Extrait du texte:
------------------------------------------------------------------------

SRIMAD-BHAGAVATAM
CHANT 3
CHAPITRE 5

Propos échangés entre
Maitreya et Vidura.

VERSET 41

marganti yat te mukha-padma-nidais
chandah-suparnair rsayo vivikte
yasyagha-marsoda-sarid-varayah
padam padam tirtha-padah prapannah

TRADUCTION

En eux-mêmes, les pieds pareils-au-lotus du Seigneur servent de refuge à tous les lieux de pèlerinage. Et les nobles sages à l'esprit clair, emportés par les ailes des Vedas, cherchent sans répit le nid de Ton visage pareil-au-lotus. Parmi eux, certains, à chaque pas, s'abandonnent à Tes pieds pareils-au-lotus en cherchant refuge auprès du plus saint d'entre les fleuves [le Gange], qui peut nous affranchir des suites de tous nos péchés.

------------------------------------------------------------------------

Données fournies:
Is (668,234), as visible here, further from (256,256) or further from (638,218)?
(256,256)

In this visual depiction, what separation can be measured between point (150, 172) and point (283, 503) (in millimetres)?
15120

------------------------------------------------------------------------

Défi A:
Répondez aux questions suivantes d'après l'extrait du Srimad-Bhagavatam :
(i) Quels sont le numéro du chant et celui du chapitre ?
(ii) Entre quels deux personnages les propos sont-ils échangés ?
(iii) Selon la traduction, qu'est-ce qui sert de refuge à tous les lieux de pèlerinage ?
Défi B:
Ces affirmations concordent-elles avec l'extrait du Srimad-Bhagavatam ? Répondez par oui ou non, en citant les mots décisifs du texte.
(i) Le verset présenté porte le numéro 41.
(ii) Les sages sont emportés par les ailes des Vedas.
(iii) Les sages cherchent de temps à autre le nid du visage pareil-au-lotus.
Défi C: Donnez la suite de l'extrait du Srimad-Bhagavatam, à partir de sa dernière phrase.

Réponse A:
(i) Chant 3, chapitre 5.
(ii) Entre Maitreya et Vidura.
(iii) Les pieds pareils-au-lotus du Seigneur.

Réponse B:
(i) Oui : « VERSET 41 ».
(ii) Oui : « emportés par les ailes des Vedas ».
(iii) Non : « cherchent sans répit le nid de Ton visage pareil-au-lotus ».

Réponse C:
TENEUR ET PORTEE

On compare les paramahamsas à des cygnes royaux faisant leurs nids sur des pétales de lotus. Et l'on compare justement au lotus les diverses parties du corps spirituel et absolu du Seigneur, car dans l'univers matériel, la fleur de lotus incarne le summum de la beauté. Rien, en ce monde, n'est plus beau que les Vedas, et plus particulièrement la Bhagavad-gita, qui contient le savoir énoncé par le Seigneur en personne. Le paramahamsa fait donc du visage pareil-au-lotus du Seigneur son nid, et cherche sans cesse refuge à Ses pieds pareils-au-lotus, refuge qu'il atteint grâce aux ailes de la sagesse védique. Puisque le Seigneur est la source originelle de toutes les émanations, les hommes d'intelligence, éclairés par le savoir védique, cherchent refuge auprès de Lui, tout comme des oiseaux ayant quitté le nid cherchent à nouveau leur demeure pour y trouver un repos parfait. L'ensemble du savoir védique se propose de nous faire connaître le Seigneur Suprême, ainsi que l'enseigne Sri Krsna dans la Bhagavad-gita (XV.15): vedais ca sarvair aham eva vedyah. Encore une fois, les personnes d'intelligence, comparables à des cygnes, cherchent refuge en le Seigneur par tous les moyens, en ayant soin de ne pas errer sur le plan mental à travers de vaines recherches philosophiques.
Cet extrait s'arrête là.